Solution 2 [25 pts] Distinct Subsequences
We create a matrix D[1…m+1][1…n+1] to store our results. The first row and column represent when we work with no characters from our strings yet. So ourbasecasesareD[i][1]=0foralli>2,andD[1][j]=1forallj.
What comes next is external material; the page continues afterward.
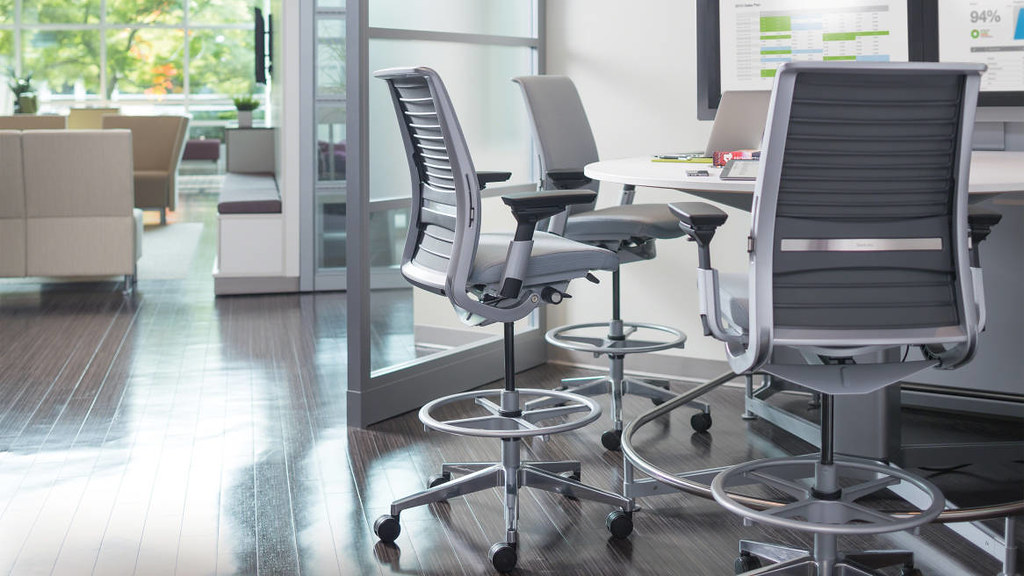 how to buy an ergonomic office chair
Whenthe latest characters we work with, A[j−1] and B[i−1] are not equal to each other that means we need to carry over the solution we found so far without including the character A[j − 1], so D[i][j] = D[i][j − 1]. Otherwise, we have the option to pick the character A[j − 1] or not, so D[i][j] = D[i][j − 1] + D[i − 1][j − 1]. Finally, we return D[m + 1][n + 1]. The recurrence relation is:
􏵸D[i][j−1]+D[i−1][j−1] ifA[j−1]==B[i−1] D[i][j] = D[i][j − 1] otherwise
Algorithm 2 Number of Distinct Subsequences of A that equal B Input: string A[1…n], string B[1…m]
Output: D[m+1][n+1]
Create D[1…m + 1][1…n + 1] for i ← 2 to m + 1 do
D[i][1] ← 0 end for
for j ← 1 to n + 1 do D[1][j] ← 1
for i ← 2 to m + 1 do
for j ← 2 to n + 1 do
if A[j − 1] == B[i − 1] then
▷ Stores results ▷ Base case
▷ Base case
▷ Last characters of the strings are equal
D[i][j] ← D[i][j − 1] + D[i − 1][j − 1] else
D[i][j] ← D[i][j − 1] end if
end for end for
The running time of the above algorithm is Θ(mn).
▷ Case 1 ▷ Case 2

Solutions 3 [25 pts] Unique Paths
We create a matrix D[1…m][1…n] to store the results, where D[i][j] represents the number of unique paths that can reach the cell MAZE[i][j]. To reach the starting point, it is possible in only way, so D[1][1] = 1. When the MAZE has a single row or column, then we can reach all the cells until we encounter the first obstacle and there is only one path. If there is an obstacle at the cell MAZE[i][j] == 1, the number of paths to reach there is D[i][j] = 0. Otherwise, when MAZE[i][j] == 0, we can reach that cell either from above or the left, thus D[i][j] = D[i − 1][j] + D[i][j − 1]. The recurrence relation is:
􏵸D[i − 1][j] + D[i][j − 1] 0
Algorithm 3 Number of Unique Paths Input: MAZE[1…m][1…n]
Output: D[m][n]
Create D[1…m][1…n] D[1][1] = 1
for i ← 2 to m do
if M[i][1] == 0 then D[i][1] ← D[i − 1][1]
D[i][1] ← 0 end if
for j ← 2 to n do
if MAZE[1][j] == 0 then D[1][j] ← D[1][j − 1]
D[1][j] ← 0 end if
for i ← 2 to m do
for j ← 2 to n do
if MAZE[i][j] == 0 then
D[i][j] ← D[i][j − 1] + D[i − 1][j] else
D[i][j] ← 0 end if
end for end for
The running time of the above algorithm is Θ(mn).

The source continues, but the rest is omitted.